• _Selection_
===
The 10 U.S. Immigration and Customs Enforcement officials, seven of them from Texas, say the new deferred action program that helps some young immigrants who came to the country illegally as children also prevents agents from doing their jobs.

Deferred action, which began last week, allows some students, graduates and veterans age 30 or younger to apply for a two-year protection from deportation and work permits.

The agents said as part of the program, they're being told not to pursue removal proceedings against people who might be eligible for deferred action. Following those orders, they say, would mean disobeying immigration laws and their oaths as agents.

“We have officers who are under threats of losing their jobs and retirements ... if they attempt to enforce the laws that are on the books,” said ICE agent and union president Chris Crane, one of the plaintiffs in the lawsuit.

The lawsuit against homeland security Secretary Janet Napolitano and ICE Director John Morton filed in a Dallas federal court alleges that in July, agents in El Paso were ordered to release an illegal immigrant who had been arrested by local police and who assaulted agents.

The agents are represented by Kris Kobach, an adviser to Mitt Romney and strong advocate for cracking down on immigration, and the lawsuit was funded by the anti-immigration group NumbersUSA.

Kobach said he'd kept the GOP presidential hopeful's campaign advised about the lawsuit, but had not received input from it.

The involvement drew derision from the AFL-CIO

“These agents are working with some of the most anti-immigrant forces in the country, forces that have long sowed division and destruction,” Richard Trumka, president of the labor federation, said in a statement.

Republican lawmakers voiced their support Thursday for the agents and their lawsuit.

“This policy not only hurts ICE agents but also unemployed American workers who have to compete with illegal immigrants for scarce jobs,” House Judiciary Chairman Lamar Smith, R-San Antonio, said in a statement. “The Obama administration regularly puts illegal immigrants ahead of the interests of American workers.”
===
• _Material supplied_

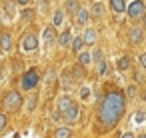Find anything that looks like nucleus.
Instances as JSON below:
<instances>
[{"label":"nucleus","instance_id":"obj_1","mask_svg":"<svg viewBox=\"0 0 146 138\" xmlns=\"http://www.w3.org/2000/svg\"><path fill=\"white\" fill-rule=\"evenodd\" d=\"M124 114V96L118 92V90H110L106 92V96L102 98L100 102V108H98V116H96V126L100 132H108L112 130L120 118Z\"/></svg>","mask_w":146,"mask_h":138},{"label":"nucleus","instance_id":"obj_2","mask_svg":"<svg viewBox=\"0 0 146 138\" xmlns=\"http://www.w3.org/2000/svg\"><path fill=\"white\" fill-rule=\"evenodd\" d=\"M40 84V74L36 68H28L24 74H22V80H20V88L24 92H32L36 90V86Z\"/></svg>","mask_w":146,"mask_h":138},{"label":"nucleus","instance_id":"obj_3","mask_svg":"<svg viewBox=\"0 0 146 138\" xmlns=\"http://www.w3.org/2000/svg\"><path fill=\"white\" fill-rule=\"evenodd\" d=\"M22 102H24V96H22L18 90H10V92L4 96V100H2V106H4V110H8V112H16V110L22 108Z\"/></svg>","mask_w":146,"mask_h":138},{"label":"nucleus","instance_id":"obj_4","mask_svg":"<svg viewBox=\"0 0 146 138\" xmlns=\"http://www.w3.org/2000/svg\"><path fill=\"white\" fill-rule=\"evenodd\" d=\"M126 10H128V18L130 20H142L146 16V4L142 2V0H132Z\"/></svg>","mask_w":146,"mask_h":138},{"label":"nucleus","instance_id":"obj_5","mask_svg":"<svg viewBox=\"0 0 146 138\" xmlns=\"http://www.w3.org/2000/svg\"><path fill=\"white\" fill-rule=\"evenodd\" d=\"M36 48H38V38H36V34H32V32L24 34L22 40H20V52H22V54H32V52H36Z\"/></svg>","mask_w":146,"mask_h":138},{"label":"nucleus","instance_id":"obj_6","mask_svg":"<svg viewBox=\"0 0 146 138\" xmlns=\"http://www.w3.org/2000/svg\"><path fill=\"white\" fill-rule=\"evenodd\" d=\"M56 38H58V36H56V28H54L52 24H50V26H46V28H44V32H42L44 46H46V48H52V46L56 44Z\"/></svg>","mask_w":146,"mask_h":138},{"label":"nucleus","instance_id":"obj_7","mask_svg":"<svg viewBox=\"0 0 146 138\" xmlns=\"http://www.w3.org/2000/svg\"><path fill=\"white\" fill-rule=\"evenodd\" d=\"M62 118L68 122V124H74V122H78L80 120V106L78 104H72L64 114H62Z\"/></svg>","mask_w":146,"mask_h":138},{"label":"nucleus","instance_id":"obj_8","mask_svg":"<svg viewBox=\"0 0 146 138\" xmlns=\"http://www.w3.org/2000/svg\"><path fill=\"white\" fill-rule=\"evenodd\" d=\"M142 38H144V28L142 26H132L130 30H128V40H130V44H140L142 42Z\"/></svg>","mask_w":146,"mask_h":138},{"label":"nucleus","instance_id":"obj_9","mask_svg":"<svg viewBox=\"0 0 146 138\" xmlns=\"http://www.w3.org/2000/svg\"><path fill=\"white\" fill-rule=\"evenodd\" d=\"M88 12H90V18H104L106 16V6L100 2V0H94Z\"/></svg>","mask_w":146,"mask_h":138},{"label":"nucleus","instance_id":"obj_10","mask_svg":"<svg viewBox=\"0 0 146 138\" xmlns=\"http://www.w3.org/2000/svg\"><path fill=\"white\" fill-rule=\"evenodd\" d=\"M72 30L70 28H66L64 32H60L58 34V38H56V44L60 46V48H70V44H72Z\"/></svg>","mask_w":146,"mask_h":138},{"label":"nucleus","instance_id":"obj_11","mask_svg":"<svg viewBox=\"0 0 146 138\" xmlns=\"http://www.w3.org/2000/svg\"><path fill=\"white\" fill-rule=\"evenodd\" d=\"M74 20H76V24H78V26H86V24H88V20H90V12H88L86 8H82V6H80V10L74 14Z\"/></svg>","mask_w":146,"mask_h":138},{"label":"nucleus","instance_id":"obj_12","mask_svg":"<svg viewBox=\"0 0 146 138\" xmlns=\"http://www.w3.org/2000/svg\"><path fill=\"white\" fill-rule=\"evenodd\" d=\"M82 40H84V44L94 46V44H96V40H98V32H96L94 28H86V30H84V34H82Z\"/></svg>","mask_w":146,"mask_h":138},{"label":"nucleus","instance_id":"obj_13","mask_svg":"<svg viewBox=\"0 0 146 138\" xmlns=\"http://www.w3.org/2000/svg\"><path fill=\"white\" fill-rule=\"evenodd\" d=\"M72 104H74V102H72V98H70L68 94H62V96L58 98V102H56V106H58V112H60V114H64Z\"/></svg>","mask_w":146,"mask_h":138},{"label":"nucleus","instance_id":"obj_14","mask_svg":"<svg viewBox=\"0 0 146 138\" xmlns=\"http://www.w3.org/2000/svg\"><path fill=\"white\" fill-rule=\"evenodd\" d=\"M0 50H4V52L12 50V34L10 32H2V34H0Z\"/></svg>","mask_w":146,"mask_h":138},{"label":"nucleus","instance_id":"obj_15","mask_svg":"<svg viewBox=\"0 0 146 138\" xmlns=\"http://www.w3.org/2000/svg\"><path fill=\"white\" fill-rule=\"evenodd\" d=\"M64 18H66V12H64L62 8H56L54 14H52V26H54V28H60V26L64 24Z\"/></svg>","mask_w":146,"mask_h":138},{"label":"nucleus","instance_id":"obj_16","mask_svg":"<svg viewBox=\"0 0 146 138\" xmlns=\"http://www.w3.org/2000/svg\"><path fill=\"white\" fill-rule=\"evenodd\" d=\"M108 6L114 14H122V12H126V0H110Z\"/></svg>","mask_w":146,"mask_h":138},{"label":"nucleus","instance_id":"obj_17","mask_svg":"<svg viewBox=\"0 0 146 138\" xmlns=\"http://www.w3.org/2000/svg\"><path fill=\"white\" fill-rule=\"evenodd\" d=\"M130 62H132V58H130L128 54H124V56H120V58H118V62H116V68H118L120 72H126V70L130 68Z\"/></svg>","mask_w":146,"mask_h":138},{"label":"nucleus","instance_id":"obj_18","mask_svg":"<svg viewBox=\"0 0 146 138\" xmlns=\"http://www.w3.org/2000/svg\"><path fill=\"white\" fill-rule=\"evenodd\" d=\"M78 10H80V2H78V0H66V6H64L66 14H76Z\"/></svg>","mask_w":146,"mask_h":138},{"label":"nucleus","instance_id":"obj_19","mask_svg":"<svg viewBox=\"0 0 146 138\" xmlns=\"http://www.w3.org/2000/svg\"><path fill=\"white\" fill-rule=\"evenodd\" d=\"M54 138H72V130L68 126H58L54 130Z\"/></svg>","mask_w":146,"mask_h":138},{"label":"nucleus","instance_id":"obj_20","mask_svg":"<svg viewBox=\"0 0 146 138\" xmlns=\"http://www.w3.org/2000/svg\"><path fill=\"white\" fill-rule=\"evenodd\" d=\"M82 46H84L82 36H74V38H72V44H70V50L76 52V54H80V52H82Z\"/></svg>","mask_w":146,"mask_h":138},{"label":"nucleus","instance_id":"obj_21","mask_svg":"<svg viewBox=\"0 0 146 138\" xmlns=\"http://www.w3.org/2000/svg\"><path fill=\"white\" fill-rule=\"evenodd\" d=\"M90 62H92V54H90V52H80V54H78V64H80L82 68L90 66Z\"/></svg>","mask_w":146,"mask_h":138},{"label":"nucleus","instance_id":"obj_22","mask_svg":"<svg viewBox=\"0 0 146 138\" xmlns=\"http://www.w3.org/2000/svg\"><path fill=\"white\" fill-rule=\"evenodd\" d=\"M4 12H6L10 18L16 16V2H14V0H6V2H4Z\"/></svg>","mask_w":146,"mask_h":138},{"label":"nucleus","instance_id":"obj_23","mask_svg":"<svg viewBox=\"0 0 146 138\" xmlns=\"http://www.w3.org/2000/svg\"><path fill=\"white\" fill-rule=\"evenodd\" d=\"M36 104H38V94H32V96L26 100V112H34Z\"/></svg>","mask_w":146,"mask_h":138},{"label":"nucleus","instance_id":"obj_24","mask_svg":"<svg viewBox=\"0 0 146 138\" xmlns=\"http://www.w3.org/2000/svg\"><path fill=\"white\" fill-rule=\"evenodd\" d=\"M106 68H108V62H106V60H100V62L96 64V72H98V76H104V74H106Z\"/></svg>","mask_w":146,"mask_h":138},{"label":"nucleus","instance_id":"obj_25","mask_svg":"<svg viewBox=\"0 0 146 138\" xmlns=\"http://www.w3.org/2000/svg\"><path fill=\"white\" fill-rule=\"evenodd\" d=\"M48 6H50V2H48V0H40V2H38V14H46L48 12Z\"/></svg>","mask_w":146,"mask_h":138},{"label":"nucleus","instance_id":"obj_26","mask_svg":"<svg viewBox=\"0 0 146 138\" xmlns=\"http://www.w3.org/2000/svg\"><path fill=\"white\" fill-rule=\"evenodd\" d=\"M80 100H84V102L90 100V88H88V86H82V88H80Z\"/></svg>","mask_w":146,"mask_h":138},{"label":"nucleus","instance_id":"obj_27","mask_svg":"<svg viewBox=\"0 0 146 138\" xmlns=\"http://www.w3.org/2000/svg\"><path fill=\"white\" fill-rule=\"evenodd\" d=\"M92 60L98 64L100 60H104V54H102V50L100 48H94V52H92Z\"/></svg>","mask_w":146,"mask_h":138},{"label":"nucleus","instance_id":"obj_28","mask_svg":"<svg viewBox=\"0 0 146 138\" xmlns=\"http://www.w3.org/2000/svg\"><path fill=\"white\" fill-rule=\"evenodd\" d=\"M6 124H8V116L4 114V112H0V134L4 132V128H6Z\"/></svg>","mask_w":146,"mask_h":138},{"label":"nucleus","instance_id":"obj_29","mask_svg":"<svg viewBox=\"0 0 146 138\" xmlns=\"http://www.w3.org/2000/svg\"><path fill=\"white\" fill-rule=\"evenodd\" d=\"M54 80H56V72H54V70H48V72H46V84L52 86Z\"/></svg>","mask_w":146,"mask_h":138},{"label":"nucleus","instance_id":"obj_30","mask_svg":"<svg viewBox=\"0 0 146 138\" xmlns=\"http://www.w3.org/2000/svg\"><path fill=\"white\" fill-rule=\"evenodd\" d=\"M136 92H138V90H136L134 84H130V86L126 88V96H128V98H136Z\"/></svg>","mask_w":146,"mask_h":138},{"label":"nucleus","instance_id":"obj_31","mask_svg":"<svg viewBox=\"0 0 146 138\" xmlns=\"http://www.w3.org/2000/svg\"><path fill=\"white\" fill-rule=\"evenodd\" d=\"M62 84H64L66 88H68V86L72 84V76H70L68 72H66V74H62Z\"/></svg>","mask_w":146,"mask_h":138},{"label":"nucleus","instance_id":"obj_32","mask_svg":"<svg viewBox=\"0 0 146 138\" xmlns=\"http://www.w3.org/2000/svg\"><path fill=\"white\" fill-rule=\"evenodd\" d=\"M134 82H136V84H142V82H144V76H142V72H140V70H136V72H134Z\"/></svg>","mask_w":146,"mask_h":138},{"label":"nucleus","instance_id":"obj_33","mask_svg":"<svg viewBox=\"0 0 146 138\" xmlns=\"http://www.w3.org/2000/svg\"><path fill=\"white\" fill-rule=\"evenodd\" d=\"M138 62H140V66H142V70H146V52H142V54L138 56Z\"/></svg>","mask_w":146,"mask_h":138},{"label":"nucleus","instance_id":"obj_34","mask_svg":"<svg viewBox=\"0 0 146 138\" xmlns=\"http://www.w3.org/2000/svg\"><path fill=\"white\" fill-rule=\"evenodd\" d=\"M30 4V0H16V6H22V8H26Z\"/></svg>","mask_w":146,"mask_h":138},{"label":"nucleus","instance_id":"obj_35","mask_svg":"<svg viewBox=\"0 0 146 138\" xmlns=\"http://www.w3.org/2000/svg\"><path fill=\"white\" fill-rule=\"evenodd\" d=\"M22 16H24V20H30V18H32V12H30V10H26Z\"/></svg>","mask_w":146,"mask_h":138},{"label":"nucleus","instance_id":"obj_36","mask_svg":"<svg viewBox=\"0 0 146 138\" xmlns=\"http://www.w3.org/2000/svg\"><path fill=\"white\" fill-rule=\"evenodd\" d=\"M120 138H136V136H134V134H132V132H126V134H122V136H120Z\"/></svg>","mask_w":146,"mask_h":138},{"label":"nucleus","instance_id":"obj_37","mask_svg":"<svg viewBox=\"0 0 146 138\" xmlns=\"http://www.w3.org/2000/svg\"><path fill=\"white\" fill-rule=\"evenodd\" d=\"M142 100H144V102H146V88H144V90H142Z\"/></svg>","mask_w":146,"mask_h":138},{"label":"nucleus","instance_id":"obj_38","mask_svg":"<svg viewBox=\"0 0 146 138\" xmlns=\"http://www.w3.org/2000/svg\"><path fill=\"white\" fill-rule=\"evenodd\" d=\"M142 28H146V16L142 18Z\"/></svg>","mask_w":146,"mask_h":138},{"label":"nucleus","instance_id":"obj_39","mask_svg":"<svg viewBox=\"0 0 146 138\" xmlns=\"http://www.w3.org/2000/svg\"><path fill=\"white\" fill-rule=\"evenodd\" d=\"M136 138H146V134H138V136H136Z\"/></svg>","mask_w":146,"mask_h":138}]
</instances>
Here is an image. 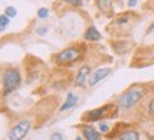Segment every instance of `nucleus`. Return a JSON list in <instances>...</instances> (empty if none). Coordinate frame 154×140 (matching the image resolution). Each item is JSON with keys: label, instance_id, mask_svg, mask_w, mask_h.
Returning a JSON list of instances; mask_svg holds the SVG:
<instances>
[{"label": "nucleus", "instance_id": "nucleus-1", "mask_svg": "<svg viewBox=\"0 0 154 140\" xmlns=\"http://www.w3.org/2000/svg\"><path fill=\"white\" fill-rule=\"evenodd\" d=\"M21 74L17 68H6L2 72V85H3V96H7L10 93H13L14 91L21 86Z\"/></svg>", "mask_w": 154, "mask_h": 140}, {"label": "nucleus", "instance_id": "nucleus-2", "mask_svg": "<svg viewBox=\"0 0 154 140\" xmlns=\"http://www.w3.org/2000/svg\"><path fill=\"white\" fill-rule=\"evenodd\" d=\"M117 113V107L112 103L109 105H105V106L96 107V109H91V110H86V112L81 116V120L84 123H94V122H99L105 119V117H113L116 116Z\"/></svg>", "mask_w": 154, "mask_h": 140}, {"label": "nucleus", "instance_id": "nucleus-3", "mask_svg": "<svg viewBox=\"0 0 154 140\" xmlns=\"http://www.w3.org/2000/svg\"><path fill=\"white\" fill-rule=\"evenodd\" d=\"M144 96V92L141 91L140 88L137 86H133V88L127 89L126 92H123L117 99V105L120 109L123 110H129L133 106H136L137 103L141 101V98Z\"/></svg>", "mask_w": 154, "mask_h": 140}, {"label": "nucleus", "instance_id": "nucleus-4", "mask_svg": "<svg viewBox=\"0 0 154 140\" xmlns=\"http://www.w3.org/2000/svg\"><path fill=\"white\" fill-rule=\"evenodd\" d=\"M31 129V122L28 119H21L19 123H16L7 133V139L10 140H23L27 137L28 132Z\"/></svg>", "mask_w": 154, "mask_h": 140}, {"label": "nucleus", "instance_id": "nucleus-5", "mask_svg": "<svg viewBox=\"0 0 154 140\" xmlns=\"http://www.w3.org/2000/svg\"><path fill=\"white\" fill-rule=\"evenodd\" d=\"M81 58V51L76 47H68L65 50L60 51L55 54L54 61L57 64H72L75 61H78Z\"/></svg>", "mask_w": 154, "mask_h": 140}, {"label": "nucleus", "instance_id": "nucleus-6", "mask_svg": "<svg viewBox=\"0 0 154 140\" xmlns=\"http://www.w3.org/2000/svg\"><path fill=\"white\" fill-rule=\"evenodd\" d=\"M110 74H112V68H109V67L107 68H99V70H96L95 72H92V74L89 75L88 85L89 86H95V85L99 84L100 81H103Z\"/></svg>", "mask_w": 154, "mask_h": 140}, {"label": "nucleus", "instance_id": "nucleus-7", "mask_svg": "<svg viewBox=\"0 0 154 140\" xmlns=\"http://www.w3.org/2000/svg\"><path fill=\"white\" fill-rule=\"evenodd\" d=\"M89 75H91V67L89 65H82L79 70H78V72H76V76H75V81H74L75 86H78V88L84 86L85 82L88 81Z\"/></svg>", "mask_w": 154, "mask_h": 140}, {"label": "nucleus", "instance_id": "nucleus-8", "mask_svg": "<svg viewBox=\"0 0 154 140\" xmlns=\"http://www.w3.org/2000/svg\"><path fill=\"white\" fill-rule=\"evenodd\" d=\"M82 136H84V139L86 140H99L102 137L100 135V132L96 130L94 126H91V125H84L82 126Z\"/></svg>", "mask_w": 154, "mask_h": 140}, {"label": "nucleus", "instance_id": "nucleus-9", "mask_svg": "<svg viewBox=\"0 0 154 140\" xmlns=\"http://www.w3.org/2000/svg\"><path fill=\"white\" fill-rule=\"evenodd\" d=\"M78 96L75 95V93H68L66 95V101L62 105H61L60 107V112H66V110H69V109H72V107L76 106V103H78Z\"/></svg>", "mask_w": 154, "mask_h": 140}, {"label": "nucleus", "instance_id": "nucleus-10", "mask_svg": "<svg viewBox=\"0 0 154 140\" xmlns=\"http://www.w3.org/2000/svg\"><path fill=\"white\" fill-rule=\"evenodd\" d=\"M84 38L86 41H99V40H102V34L99 33V30L95 26H91V27L86 28Z\"/></svg>", "mask_w": 154, "mask_h": 140}, {"label": "nucleus", "instance_id": "nucleus-11", "mask_svg": "<svg viewBox=\"0 0 154 140\" xmlns=\"http://www.w3.org/2000/svg\"><path fill=\"white\" fill-rule=\"evenodd\" d=\"M116 137L120 140H139L140 135H139V132L133 130V129H127V130H123V133L117 135Z\"/></svg>", "mask_w": 154, "mask_h": 140}, {"label": "nucleus", "instance_id": "nucleus-12", "mask_svg": "<svg viewBox=\"0 0 154 140\" xmlns=\"http://www.w3.org/2000/svg\"><path fill=\"white\" fill-rule=\"evenodd\" d=\"M96 6L100 11L107 13L112 10V0H96Z\"/></svg>", "mask_w": 154, "mask_h": 140}, {"label": "nucleus", "instance_id": "nucleus-13", "mask_svg": "<svg viewBox=\"0 0 154 140\" xmlns=\"http://www.w3.org/2000/svg\"><path fill=\"white\" fill-rule=\"evenodd\" d=\"M10 24V17L6 13L0 14V31H5Z\"/></svg>", "mask_w": 154, "mask_h": 140}, {"label": "nucleus", "instance_id": "nucleus-14", "mask_svg": "<svg viewBox=\"0 0 154 140\" xmlns=\"http://www.w3.org/2000/svg\"><path fill=\"white\" fill-rule=\"evenodd\" d=\"M50 16V10L47 9V7H40V9L37 10V17L41 20H45Z\"/></svg>", "mask_w": 154, "mask_h": 140}, {"label": "nucleus", "instance_id": "nucleus-15", "mask_svg": "<svg viewBox=\"0 0 154 140\" xmlns=\"http://www.w3.org/2000/svg\"><path fill=\"white\" fill-rule=\"evenodd\" d=\"M5 13L9 16L10 19H14V17L17 16V9H16L14 6H7L5 9Z\"/></svg>", "mask_w": 154, "mask_h": 140}, {"label": "nucleus", "instance_id": "nucleus-16", "mask_svg": "<svg viewBox=\"0 0 154 140\" xmlns=\"http://www.w3.org/2000/svg\"><path fill=\"white\" fill-rule=\"evenodd\" d=\"M47 33H48V27H47V26H41V27L35 28V34H37V36H40V37L45 36Z\"/></svg>", "mask_w": 154, "mask_h": 140}, {"label": "nucleus", "instance_id": "nucleus-17", "mask_svg": "<svg viewBox=\"0 0 154 140\" xmlns=\"http://www.w3.org/2000/svg\"><path fill=\"white\" fill-rule=\"evenodd\" d=\"M109 129H110V127H109L107 123H105V122H100V123H99V132H100V133H107Z\"/></svg>", "mask_w": 154, "mask_h": 140}, {"label": "nucleus", "instance_id": "nucleus-18", "mask_svg": "<svg viewBox=\"0 0 154 140\" xmlns=\"http://www.w3.org/2000/svg\"><path fill=\"white\" fill-rule=\"evenodd\" d=\"M66 2L69 6H74V7H81L82 6V0H64Z\"/></svg>", "mask_w": 154, "mask_h": 140}, {"label": "nucleus", "instance_id": "nucleus-19", "mask_svg": "<svg viewBox=\"0 0 154 140\" xmlns=\"http://www.w3.org/2000/svg\"><path fill=\"white\" fill-rule=\"evenodd\" d=\"M149 113L151 117H154V99H151L149 102Z\"/></svg>", "mask_w": 154, "mask_h": 140}, {"label": "nucleus", "instance_id": "nucleus-20", "mask_svg": "<svg viewBox=\"0 0 154 140\" xmlns=\"http://www.w3.org/2000/svg\"><path fill=\"white\" fill-rule=\"evenodd\" d=\"M65 136L62 135V133H60V132H57V133H52L51 135V139L52 140H55V139H64Z\"/></svg>", "mask_w": 154, "mask_h": 140}, {"label": "nucleus", "instance_id": "nucleus-21", "mask_svg": "<svg viewBox=\"0 0 154 140\" xmlns=\"http://www.w3.org/2000/svg\"><path fill=\"white\" fill-rule=\"evenodd\" d=\"M153 30H154V21H153V23H151V24H150V27H149V30L146 31V34H150V33H151V31H153Z\"/></svg>", "mask_w": 154, "mask_h": 140}, {"label": "nucleus", "instance_id": "nucleus-22", "mask_svg": "<svg viewBox=\"0 0 154 140\" xmlns=\"http://www.w3.org/2000/svg\"><path fill=\"white\" fill-rule=\"evenodd\" d=\"M126 2H130V0H126Z\"/></svg>", "mask_w": 154, "mask_h": 140}]
</instances>
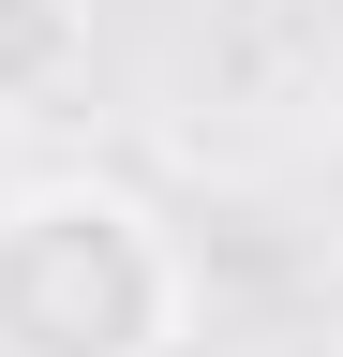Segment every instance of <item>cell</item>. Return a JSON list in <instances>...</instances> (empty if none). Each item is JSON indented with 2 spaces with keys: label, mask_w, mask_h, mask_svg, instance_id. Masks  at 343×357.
<instances>
[{
  "label": "cell",
  "mask_w": 343,
  "mask_h": 357,
  "mask_svg": "<svg viewBox=\"0 0 343 357\" xmlns=\"http://www.w3.org/2000/svg\"><path fill=\"white\" fill-rule=\"evenodd\" d=\"M180 342V238L119 178L0 194V357H164Z\"/></svg>",
  "instance_id": "1"
},
{
  "label": "cell",
  "mask_w": 343,
  "mask_h": 357,
  "mask_svg": "<svg viewBox=\"0 0 343 357\" xmlns=\"http://www.w3.org/2000/svg\"><path fill=\"white\" fill-rule=\"evenodd\" d=\"M90 75V0H0V119L60 105Z\"/></svg>",
  "instance_id": "2"
}]
</instances>
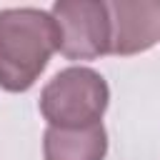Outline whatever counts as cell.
I'll return each mask as SVG.
<instances>
[{"instance_id":"obj_4","label":"cell","mask_w":160,"mask_h":160,"mask_svg":"<svg viewBox=\"0 0 160 160\" xmlns=\"http://www.w3.org/2000/svg\"><path fill=\"white\" fill-rule=\"evenodd\" d=\"M112 55H138L160 42V0H110Z\"/></svg>"},{"instance_id":"obj_1","label":"cell","mask_w":160,"mask_h":160,"mask_svg":"<svg viewBox=\"0 0 160 160\" xmlns=\"http://www.w3.org/2000/svg\"><path fill=\"white\" fill-rule=\"evenodd\" d=\"M60 45V30L40 8L0 10V88L25 92L48 68Z\"/></svg>"},{"instance_id":"obj_5","label":"cell","mask_w":160,"mask_h":160,"mask_svg":"<svg viewBox=\"0 0 160 160\" xmlns=\"http://www.w3.org/2000/svg\"><path fill=\"white\" fill-rule=\"evenodd\" d=\"M45 160H105L108 132L102 122L90 128H48L42 135Z\"/></svg>"},{"instance_id":"obj_3","label":"cell","mask_w":160,"mask_h":160,"mask_svg":"<svg viewBox=\"0 0 160 160\" xmlns=\"http://www.w3.org/2000/svg\"><path fill=\"white\" fill-rule=\"evenodd\" d=\"M50 15L60 30L58 52L68 60H95L110 52L112 25L102 0H55Z\"/></svg>"},{"instance_id":"obj_2","label":"cell","mask_w":160,"mask_h":160,"mask_svg":"<svg viewBox=\"0 0 160 160\" xmlns=\"http://www.w3.org/2000/svg\"><path fill=\"white\" fill-rule=\"evenodd\" d=\"M110 88L105 78L82 65H72L52 75L40 92V112L48 128H90L98 125L108 110Z\"/></svg>"}]
</instances>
===
• _Problems_
- A) Write out the part of the ICE lawsuit article between "The agents are" and "and their lawsuit.", inclusive.
- B) Answer these from the ICE lawsuit article:
(i) How many of the 10 officials are from Texas?
(ii) In which city's federal court was the lawsuit filed?
(iii) What group funded the lawsuit?
The data above comes from a separate source.

• _Full answers_
- A)
The agents are represented by Kris Kobach, an adviser to Mitt Romney and strong advocate for cracking down on immigration, and the lawsuit was funded by the anti-immigration group NumbersUSA.

Kobach said he'd kept the GOP presidential hopeful's campaign advised about the lawsuit, but had not received input from it.

The involvement drew derision from the AFL-CIO

“These agents are working with some of the most anti-immigrant forces in the country, forces that have long sowed division and destruction,” Richard Trumka, president of the labor federation, said in a statement.

Republican lawmakers voiced their support Thursday for the agents and their lawsuit.

- B)
(i) Seven
(ii) Dallas
(iii) NumbersUSA